Uit te voeren →
Herschrijf uit het artikel over de wijze van meten het stuk van "2.3 Verwijzing naar" tot en met "van het bestemmingsplan.", en zet daarin "omgevingsplan" in plaats van "bestemmingsplan".

Tekstgedeelte →
▬▬▬▬▬▬▬▬▬▬

Artikel 2 Wijze Van Meten

2.1 Algemeen

Bij de toepassing van deze regels wordt als volgt gemeten c.q. gerekend:

2.2 Ondergeschikte bouwdelen

Bij toepassing van het bepaalde ten aanzien van het bouwen worden ondergeschikte bouwdelen zoals plinten, pilasters, kozijnen, gevelversieringen, ventilatiekanalen, schoorstenen, gevel- en kroonlijsten, luifels, erkers, balkons en overstekende daken buiten beschouwing gelaten, mits de overschrijding niet meer bedraagt dan 1,50 m.

2.3 Verwijzing naar andere wettelijke regelingen

Waar in dit plan wordt verwezen naar andere wettelijke regelingen, wordt geduid op de regelingen zoals die luidden op het tijdstip van de ter-inzagelegging van het ontwerp van het bestemmingsplan.

▬▬▬▬▬▬▬▬▬▬

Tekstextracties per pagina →

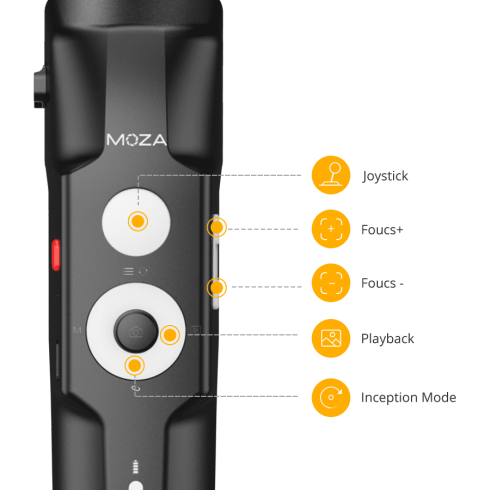 MOZA

M

Joystick

Foucs+

Foucs -

Playback

Inception Mode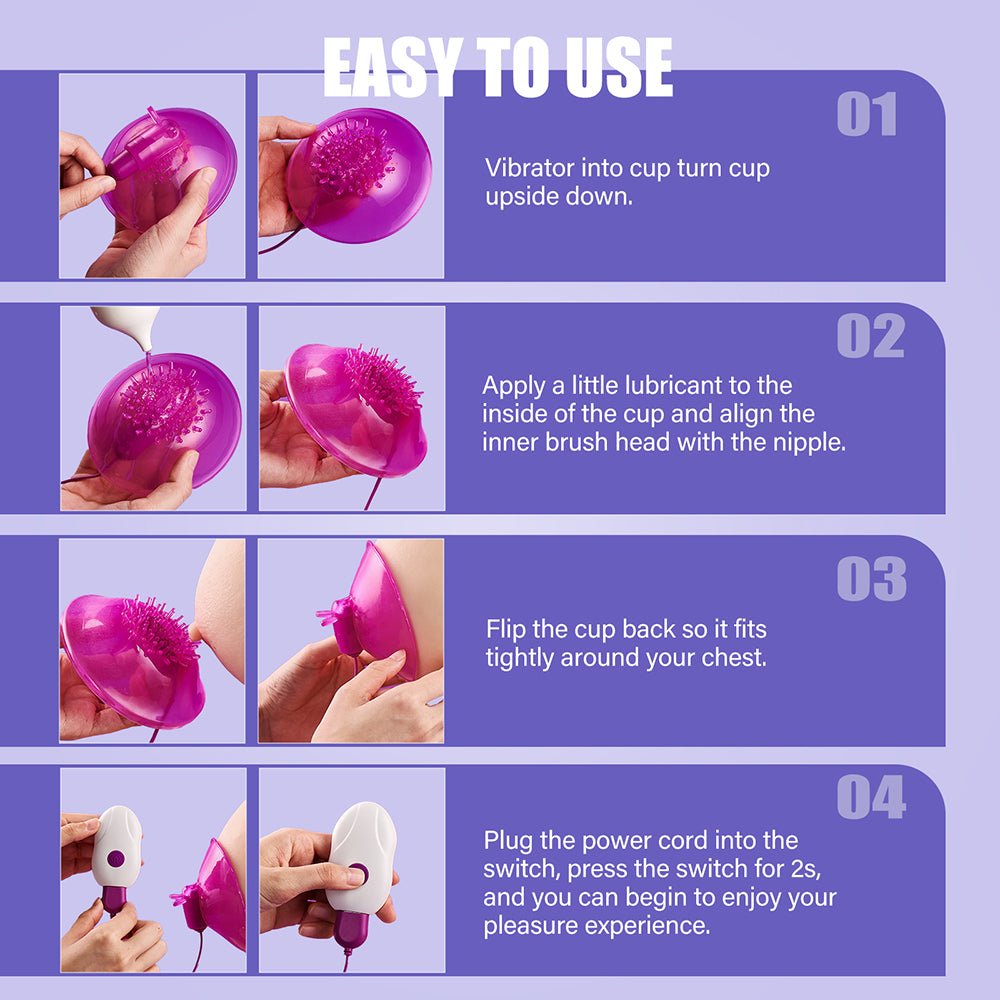 EASY TO USE

01

Vibrator into cup turn cup upside down.

02

Apply a little lubricant to the inside of the cup and align the inner brush head with the nipple.

03

Flip the cup back so it fits tightly around your chest.

04

Plug the power cord into the switch, press the switch for 2s, and you can begin to enjoy your pleasure experience.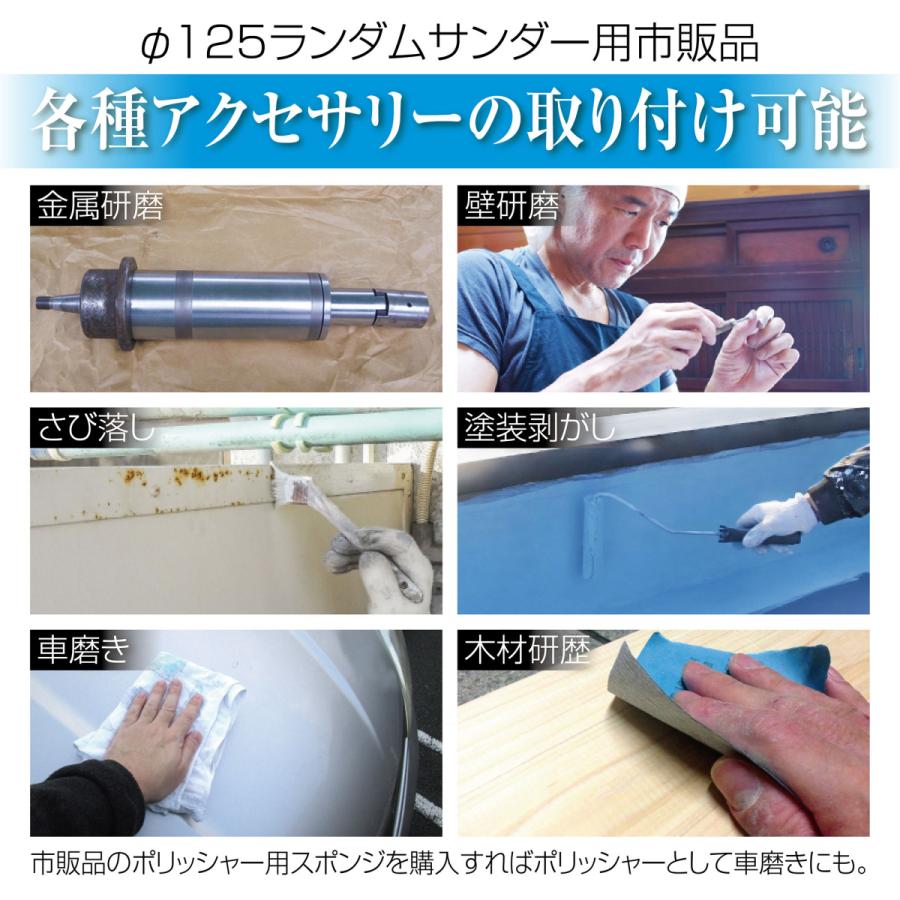 φ125ランダムサンダー用市販品

各種アクセサリーの取り付け可能

金属研磨

壁研磨

さび落し

塗装剥がし

車磨き

木材研歴

市販品のポリッシャー用スポンジを購入すればポリッシャーとして車磨きにも。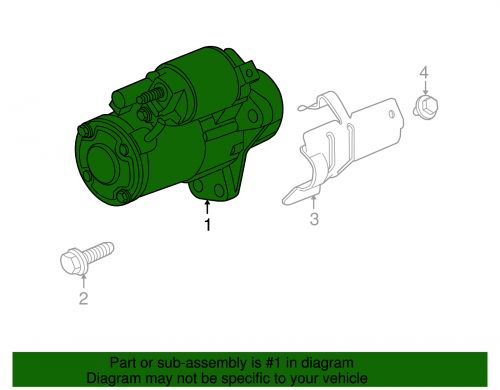 4

1

3

2

Part or sub-assembly is #1 in diagram
Diagram may not be specific to your vehicle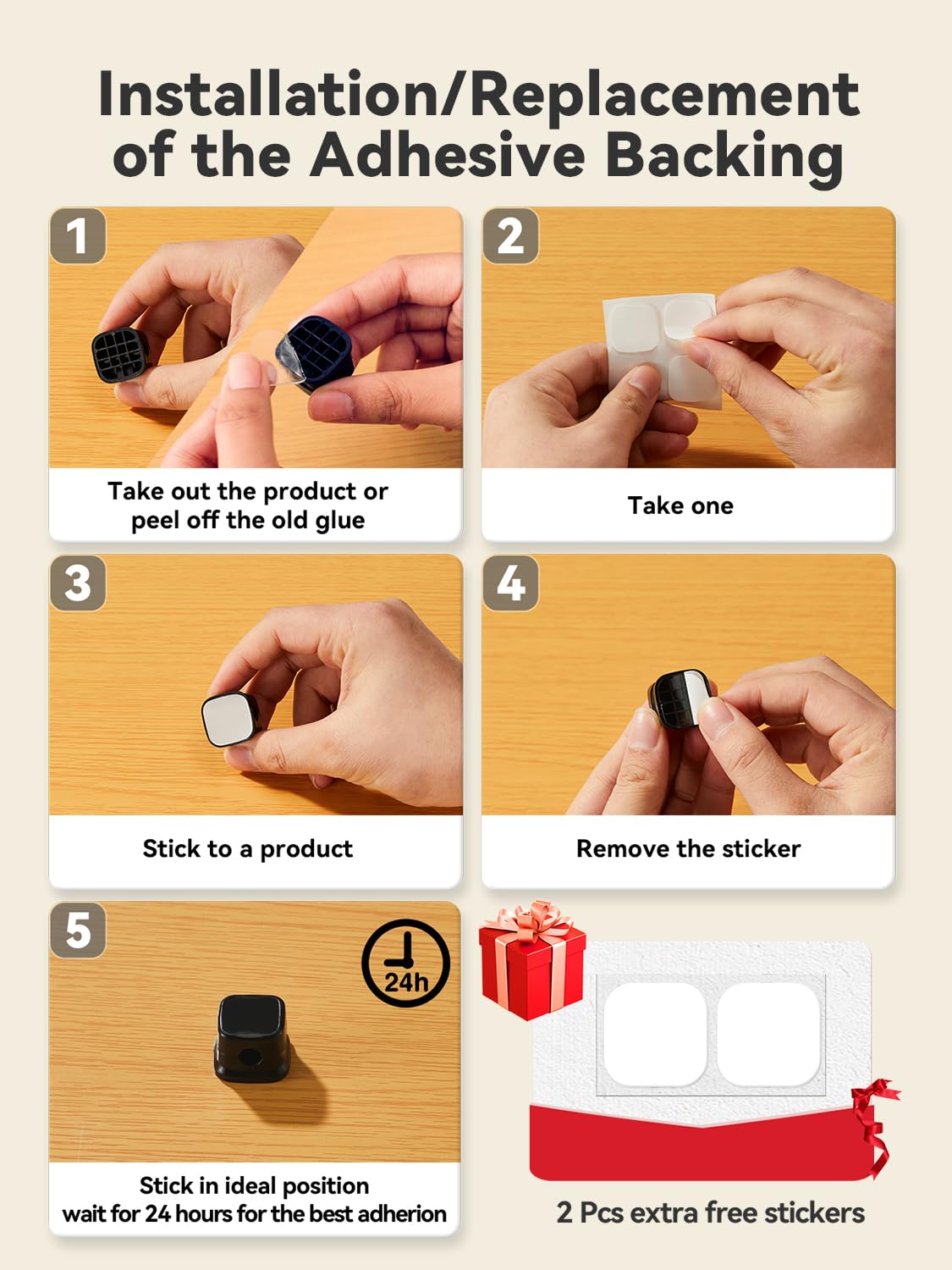 Installation/Replacement of the Adhesive Backing

1
Take out the product or peel off the old glue

2
Take one

3
Stick to a product

4
Remove the sticker

5
24h
Stick in ideal position
wait for 24 hours for the best adherion

2 Pcs extra free stickers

▬▬▬▬▬▬▬▬▬▬

Uitkomst →
2.3 Verwijzing naar andere wettelijke regelingen

Waar in dit plan wordt verwezen naar andere wettelijke regelingen, wordt geduid op de regelingen zoals die luidden op het tijdstip van de ter-inzagelegging van het ontwerp van het omgevingsplan.